In [8], two FPIs connected in parallel through a 3dB fiber coupler were used to demonstrate the optical harmonic Vernier effect. Different from the conventional optical Vernier effect, interferometers can possess very different optical path lengths. As is depicted in Figure 15, the reference FPI has a length of $L_2$ + $i{L}_1$, and the sensing FPI has a fixed length of $L_2$, i denotes the order of the harmonic, and $L_1$ is the detuning length. The first case in Figure 15 corresponds to the fundamental optical Vernier effect, where i = 0. The following three cases correspond to the first three harmonics (i = 1, 2, 3), respectively.

Figure 16 shows the numerical simulations of the fundamental Vernier effect and the first three harmonic orders [8]. The FSR of the internal envelope varies with the order of the harmonic Vernier effect, and the FSR of the i-th harmonic Vernier envelope is i+1 times that of the fundamental Vernier effect envelope. The FSR of the i-th harmonic Vernier envelope can be expressed as [8]:

$$FS{R}_{\mathrm{internalenvelope}}^i=\left|\frac{\left(i+1\right)FS{R}_{1}FS{R}_2^i}{FS{R}_1-\left(i+1\right)FS{R}_2^i}\right|=\left(i+1\right)FS{R}_{\mathrm{envelope}}^i$$

(17)

The M-factor for the i-th optical harmonic Vernier effect is $i+1$ times the magnification of the fundamental optical Vernier effect. A general form of the M-factor is given as [8]:

$$M^i=\frac{FS{R}_{\mathrm{internalenvelope}}^i}{FS{R}_1}\left|\frac{\left(i+1\right)FS{R}_2^i}{FS{R}_1-\left(i+1\right)FS{R}_2^i}\right|=\left(i+1\right)M$$

(18)

According to Equation (18), the M-factor increases linearly with the harmonic orders. The optical harmonic Vernier effect allows effective control over the M-factor, which can be applied flexibly according to specific needs.

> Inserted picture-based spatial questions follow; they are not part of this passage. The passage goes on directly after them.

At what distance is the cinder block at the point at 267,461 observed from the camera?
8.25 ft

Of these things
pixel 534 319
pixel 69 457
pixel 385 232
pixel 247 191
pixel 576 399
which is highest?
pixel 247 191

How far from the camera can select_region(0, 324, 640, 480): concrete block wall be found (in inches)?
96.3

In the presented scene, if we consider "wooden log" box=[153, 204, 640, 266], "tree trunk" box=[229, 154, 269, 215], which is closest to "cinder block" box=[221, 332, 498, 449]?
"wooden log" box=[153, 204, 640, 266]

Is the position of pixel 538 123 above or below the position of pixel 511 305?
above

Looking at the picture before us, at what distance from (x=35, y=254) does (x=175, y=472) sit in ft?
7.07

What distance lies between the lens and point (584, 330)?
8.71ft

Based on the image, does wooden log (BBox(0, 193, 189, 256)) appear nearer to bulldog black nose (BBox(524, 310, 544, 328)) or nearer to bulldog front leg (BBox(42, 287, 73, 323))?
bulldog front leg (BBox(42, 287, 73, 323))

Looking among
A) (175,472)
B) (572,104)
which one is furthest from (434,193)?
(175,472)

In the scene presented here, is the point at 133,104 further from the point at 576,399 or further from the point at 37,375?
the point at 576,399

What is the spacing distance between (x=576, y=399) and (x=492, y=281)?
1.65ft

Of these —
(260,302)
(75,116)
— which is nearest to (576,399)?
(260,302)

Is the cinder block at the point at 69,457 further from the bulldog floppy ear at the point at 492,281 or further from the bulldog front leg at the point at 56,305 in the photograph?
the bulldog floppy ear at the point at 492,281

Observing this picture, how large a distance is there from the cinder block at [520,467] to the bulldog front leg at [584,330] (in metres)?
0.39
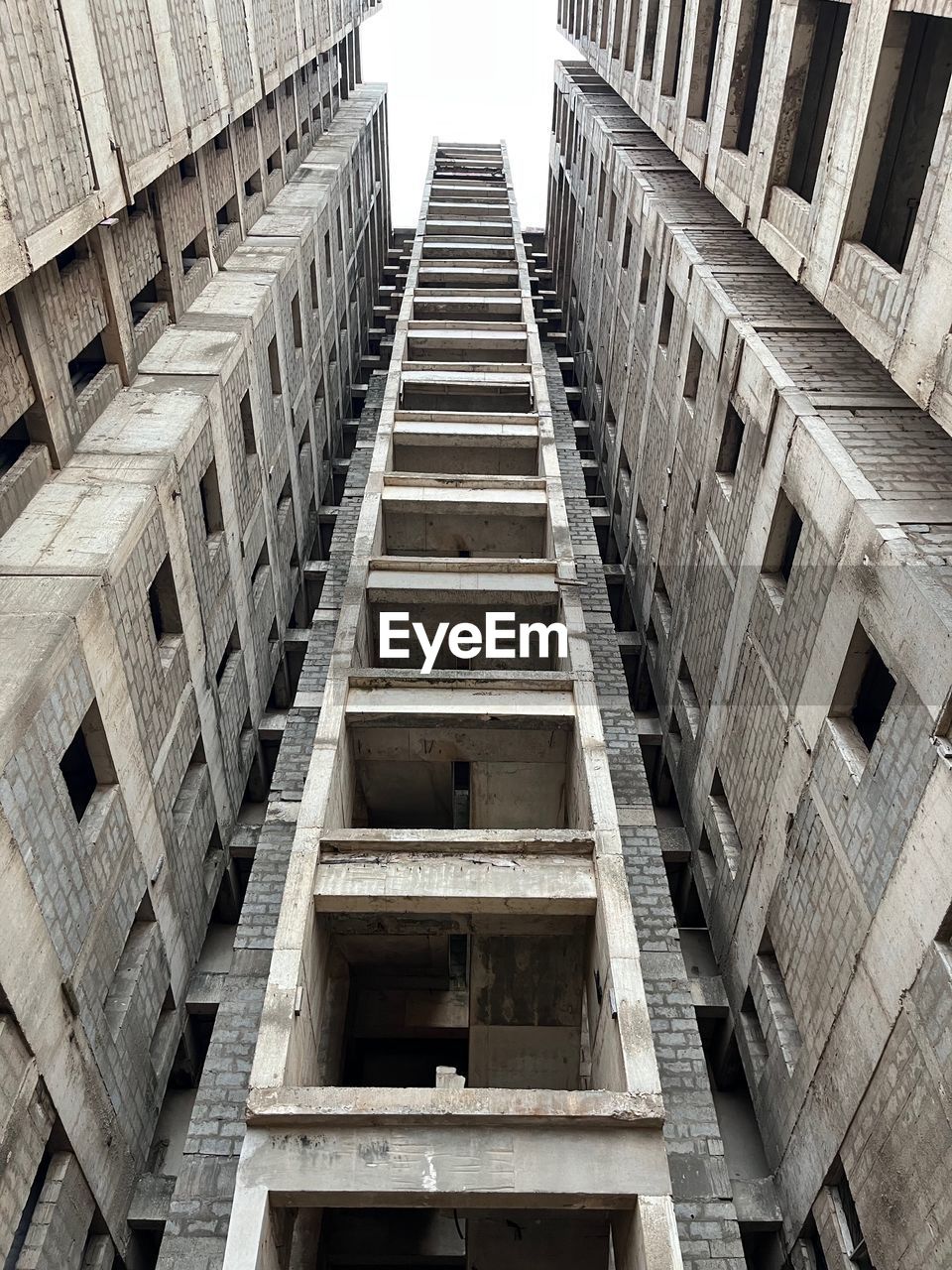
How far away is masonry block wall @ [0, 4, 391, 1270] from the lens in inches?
407

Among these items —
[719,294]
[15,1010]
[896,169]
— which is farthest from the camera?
[719,294]

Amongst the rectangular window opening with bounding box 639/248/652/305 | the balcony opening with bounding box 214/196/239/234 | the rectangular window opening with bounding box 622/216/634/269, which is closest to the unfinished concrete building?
the balcony opening with bounding box 214/196/239/234

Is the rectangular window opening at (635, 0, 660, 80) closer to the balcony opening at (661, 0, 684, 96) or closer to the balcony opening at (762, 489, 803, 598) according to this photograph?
the balcony opening at (661, 0, 684, 96)

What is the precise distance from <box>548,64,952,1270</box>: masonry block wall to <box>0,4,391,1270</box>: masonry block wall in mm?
8368

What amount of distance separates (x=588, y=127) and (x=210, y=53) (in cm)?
1815

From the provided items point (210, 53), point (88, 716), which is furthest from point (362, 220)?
point (88, 716)

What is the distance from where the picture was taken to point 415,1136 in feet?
29.8

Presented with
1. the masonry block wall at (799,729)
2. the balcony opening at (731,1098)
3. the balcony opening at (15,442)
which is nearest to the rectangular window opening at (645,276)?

Following this work, a few works utilizing optical harmonic Vernier effect were later reported for the measurement of strain [60], temperature [61,81] and gas pressure [38]. The optical harmonic Vernier effect is a promising way to enhance the sensing ability of fiber sensors.

4. Conclusions

This paper reviews different configurations to produce the optical Vernier effect. According to their intrinsic characteristics, the configurations are classified into several categories. Different methods to produce the Vernier effect are compared and discussed, and the indexes are listed for some cases.

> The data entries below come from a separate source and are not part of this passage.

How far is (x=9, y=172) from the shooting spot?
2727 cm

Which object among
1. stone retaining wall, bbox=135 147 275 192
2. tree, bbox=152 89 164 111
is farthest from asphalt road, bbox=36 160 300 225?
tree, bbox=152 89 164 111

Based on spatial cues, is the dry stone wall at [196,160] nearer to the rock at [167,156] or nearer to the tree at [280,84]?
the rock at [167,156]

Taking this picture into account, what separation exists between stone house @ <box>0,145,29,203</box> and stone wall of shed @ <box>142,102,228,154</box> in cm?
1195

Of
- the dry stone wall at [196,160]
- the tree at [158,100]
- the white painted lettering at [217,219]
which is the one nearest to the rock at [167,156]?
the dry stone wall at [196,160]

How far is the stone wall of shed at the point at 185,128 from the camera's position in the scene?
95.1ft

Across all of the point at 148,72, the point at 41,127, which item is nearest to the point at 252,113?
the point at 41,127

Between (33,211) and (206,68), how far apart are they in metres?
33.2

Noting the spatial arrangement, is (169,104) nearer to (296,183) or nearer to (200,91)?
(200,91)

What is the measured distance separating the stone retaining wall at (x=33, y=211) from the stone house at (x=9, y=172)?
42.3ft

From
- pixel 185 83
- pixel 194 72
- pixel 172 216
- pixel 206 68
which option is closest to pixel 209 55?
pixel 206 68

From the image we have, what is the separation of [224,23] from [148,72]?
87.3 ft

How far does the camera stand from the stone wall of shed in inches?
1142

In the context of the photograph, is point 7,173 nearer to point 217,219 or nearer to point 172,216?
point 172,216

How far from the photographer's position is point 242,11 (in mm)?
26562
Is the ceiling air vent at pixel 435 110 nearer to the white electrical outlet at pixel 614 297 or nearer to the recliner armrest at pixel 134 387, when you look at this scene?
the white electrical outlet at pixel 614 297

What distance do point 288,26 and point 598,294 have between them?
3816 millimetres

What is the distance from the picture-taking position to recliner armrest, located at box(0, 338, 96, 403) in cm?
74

The optical Vernier effect could enhance the sensitivity of fiber sensors. By matching the FSRs of two fiber interferometers, the sensitivity of individual fiber sensors could be enhanced significantly. Generally, the closer the FSRs of the two fiber interferometers, the larger the magnification factor is. However, there is a trade-off between the magnification factor and the Vernier envelope. A larger magnification factor will lead to a large Vernier effect envelope, and large envelopes are difficult for accurate detection. Thus, in practice, there is an upper limit to the magnification factor.

To break this limitation, the optical harmonic Vernier effect provides a relatively effective solution method. In the operation mechanism, multiple magnification factors are allowed. With this, the sensitivity of fiber sensors can feasibly be tuned according to specific application occasions. Fiber sensors based on a harmonic Vernier effect have long-term prospects in the future development, and they have huge potential to be applied in many aspects of our life.

The combination of the Vernier effect and traditional fiber interferometer is an innovation in the field of sensing. At present, Vernier effect sensors used for measuring physical quantities such as temperature, strain and magnetic field have been reported extensively, and many explorations have been carried out in the field of biochemistry, all of which have achieved high detection accuracy. Optical fiber sensors based on the Vernier effect have become a competitive candidate in the field of sensing measurement, and this kind of sensor is expected to be widely used in the field of precision measurement, such as the field of aerospace, seismic detection, military detection, environmental monitoring, and so forth.